Oh, but the twists and turns aren’t done there. When Weller and Jane go to question one of the patients from the trial, who’s seemingly healthy as can be after two years, the man’s husband comes into the room, and it’s our “van Gogh” from an earlier episode. They chase him, capture him, and bring him back to Weller and Jane’s apartment. The man is Eric Vance, formerly of the military, and he’s not giving up any information about his involvement in all of this. Weller knows he won’t give them anything because they’re not operating as FBI agents, but rather outside Hirst’s purview, which means they need to get him to cooperate as a witness against her instead.

This is where Allie comes back into play, and it’s nice to see her get an active role rather than just “Weller’s ex.” She brings the team the file on Vance, and it turns out that he spent a year working security detail for Hirst before she came to the FBI. Vance’s husband is still under the impression that he’s working for the military, meaning that Vance has been lying for some time, and likely doing Hirst’s bidding.

When the team questions him, he gives them some answers. He says that Hirst has leverage on Palmeri, and that he got Vance’s husband the drug as a way to gain leverage on him as well. So, when his husband started getting healthy, he had no choice but to comply with her demands. He refuses to tell them more though, scared that Hirst will come after him or kick his husband off the trial. Knowing what we know about Hirst from the opening scene, he’s not wrong.
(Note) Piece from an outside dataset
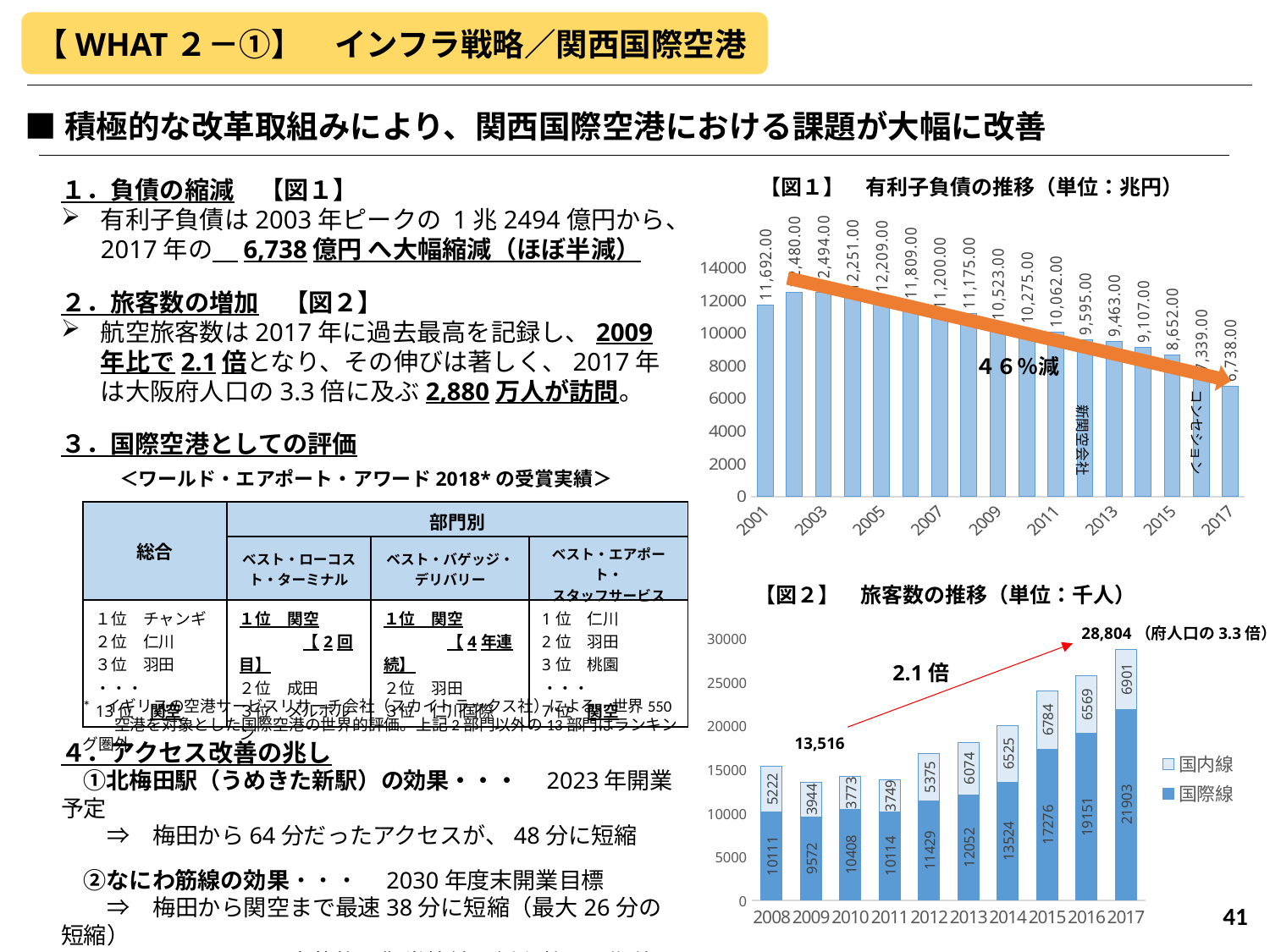
In 【図２】 旅客数の推移, what is the total of the stacked bar for 2017? 28,804 In 【図１】 有利子負債の推移, how many years (bars) are plotted? 17 In 【図２】 旅客数の推移, what is the difference between the 国際線 values for 2017 and 2016? 2752 In 【図２】 旅客数の推移, what is the 国際線 value for 2017? 21903 In 【図２】 旅客数の推移, how many series does the legend list? 2 In 【図２】 旅客数の推移, which is larger: the 国内線 value for 2015 or for 2016? 2015 In 【図１】 有利子負債の推移, do the values generally rise or fall from 2003 to 2017? fall In 【図１】 有利子負債の推移, which year has the lowest value? 2017 In 【図１】 有利子負債の推移, is the value for 2013 greater or less than 10000? less In 【図１】 有利子負債の推移, what is the value for 2009? 10,523.00 What type of chart is 【図１】 有利子負債の推移? bar chart In 【図１】 有利子負債の推移, what is the value for 2001? 11,692.00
With no substantial on-the-record evidence against Hirst, the team necessarily shifts their focus to Palmeri. They determine that Palmeri and her partner Park, another physician, are attempting to release the KTL virus, the one that never spread the way Palmeri assumed it would, in order to make money off the cure she could never sell. They track Palmeri’s money to the purchase of a warehouse, and find her secret lab their. The virus is gone though, meaning that Palmeri and Park are set to release it at any moment.

While Zapata and Reade brunch with Hirst, and she tells Reade that he needs to remove Zapata from the team, Weller, Jane, and Allie hurry to the Boulder Lake Treatment Plant to stop Palmeri and Park from spreading the virus via the water system that feeds into Manhattan. It’s a tense scene, with Weller going after Palmeri while Allie and Jane get Patterson to help them reactivate a failsafe that will stop the infected water from flowing. Of course, the attack is stopped, and the episode can shift its focus back to the more rewarding story of trying to get evidence on Hirst.
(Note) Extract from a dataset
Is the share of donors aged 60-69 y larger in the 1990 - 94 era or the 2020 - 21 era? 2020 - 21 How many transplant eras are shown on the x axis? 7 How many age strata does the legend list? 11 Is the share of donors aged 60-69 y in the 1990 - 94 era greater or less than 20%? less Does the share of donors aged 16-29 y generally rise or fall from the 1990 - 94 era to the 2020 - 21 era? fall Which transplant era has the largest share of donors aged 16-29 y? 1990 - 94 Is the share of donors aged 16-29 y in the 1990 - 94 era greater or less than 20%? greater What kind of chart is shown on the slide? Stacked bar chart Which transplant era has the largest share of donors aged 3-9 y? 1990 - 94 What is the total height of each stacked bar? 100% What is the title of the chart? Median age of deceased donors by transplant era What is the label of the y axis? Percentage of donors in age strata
For a while, it looks like the team is going to be able to do it. When the team arrests Palmeri, therefore removing her from the trial, Vance has no reason to hide anything. He tells the team all about Hirst’s assignments. He says they started out as simple blackmail, but quickly escalated into beating people up, intimidating them, and then eventually needing him to cover up Stuart’s murder. The team finally learns the truth: that their boss killed Stuart, all on her own.
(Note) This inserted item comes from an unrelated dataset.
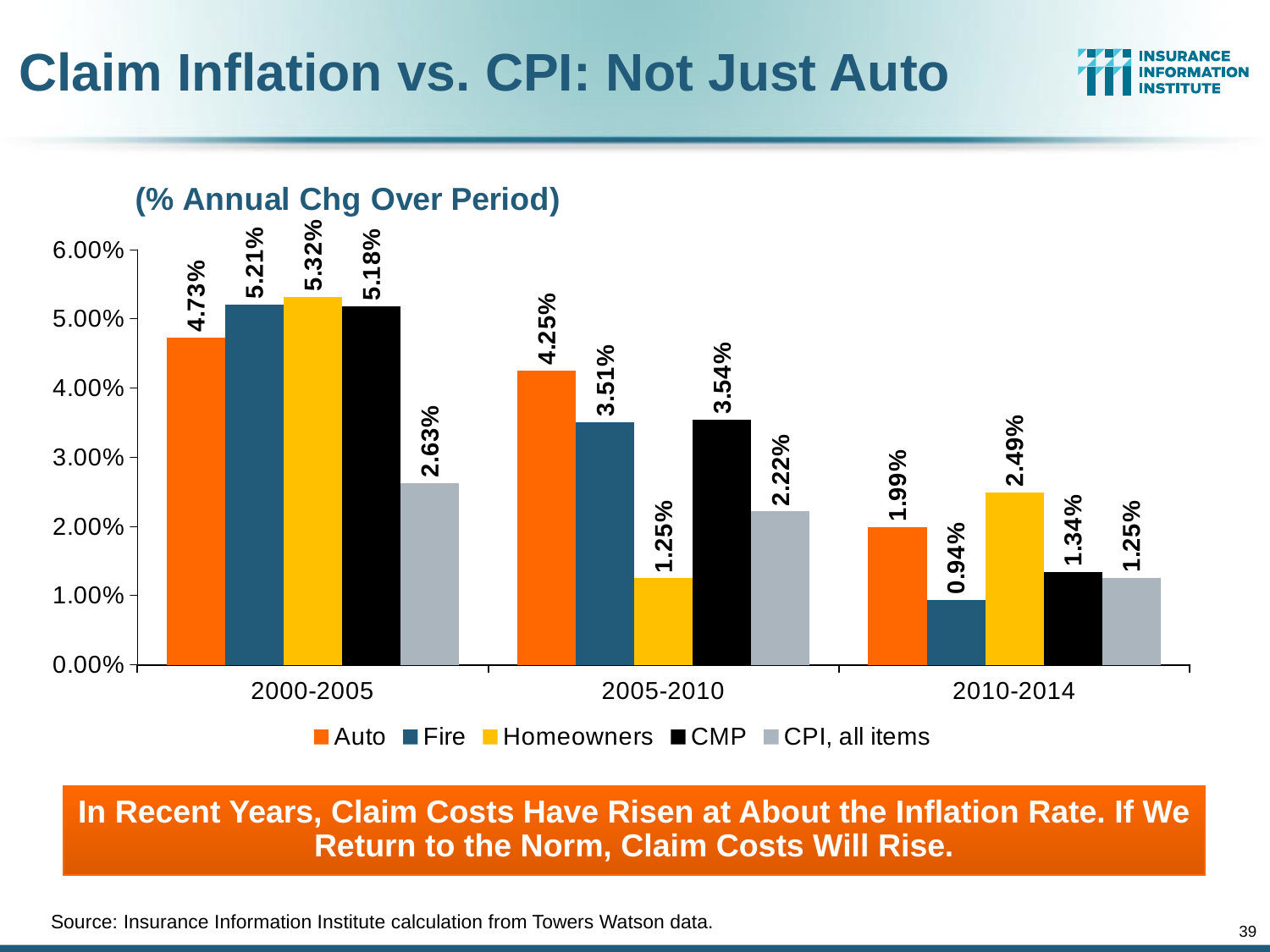
How many periods are shown on the x axis? 3 Which is larger in the 2005-2010 period, Fire or CMP? CMP What kind of chart is shown on the slide? Bar chart Does the Auto value rise or fall across the periods from 2000-2005 to 2010-2014? Fall Which series has the lowest value in the 2010-2014 period? Fire What is the value for CPI, all items in the 2005-2010 period? 2.22% What is the value for Homeowners in the 2010-2014 period? 2.49% Which series has the highest value in the 2000-2005 period? Homeowners What is the value for Auto in the 2000-2005 period? 4.73% What is the difference between the Auto value and the CPI, all items value in the 2005-2010 period? 2.03% How many series does the legend list? 5 Is the value for Homeowners in the 2005-2010 period greater or less than 2.00%? less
Allie organizes a safe house for Vance, and it looks like a win for the good guys. But that win is tinged with sadness. Vance loses his husband, who’s angry about what he did to assure he stayed on the trial. Weller asks him if he’d change what he did, lying about Hirst and everything else. He says he wouldn’t, that after everything his husband had been through he didn’t need to carry more pain and anguish.

Weller muses on those words, and the ones from Allie. She says that “shielding someone from the truth isn’t heroic, it’s just dishonest.” Conflicting ideas about one’s responsibility to the people they love, which means Weller is no closer to knowing whether to tell Jane about Berlin and her daughter. Jane could find out on her own though, as she’s seen putting in a call to a former colleague, asking for information about her daughter.

Perhaps that secret is the least of their worries though, because just as it looks like the team has everything they need to nail Hirst, everything goes wrong. A sniper shoots Vance through the window of his safe house. Weller calls everyone on the team and tells them the news. More importantly, he says that Hirst likely knows everything. In the episode’s final shot, Hirst walks into Reade’s office just as he gets off the phone.

Finally, Blindspot‘s cat-and-mouse game is in full swing.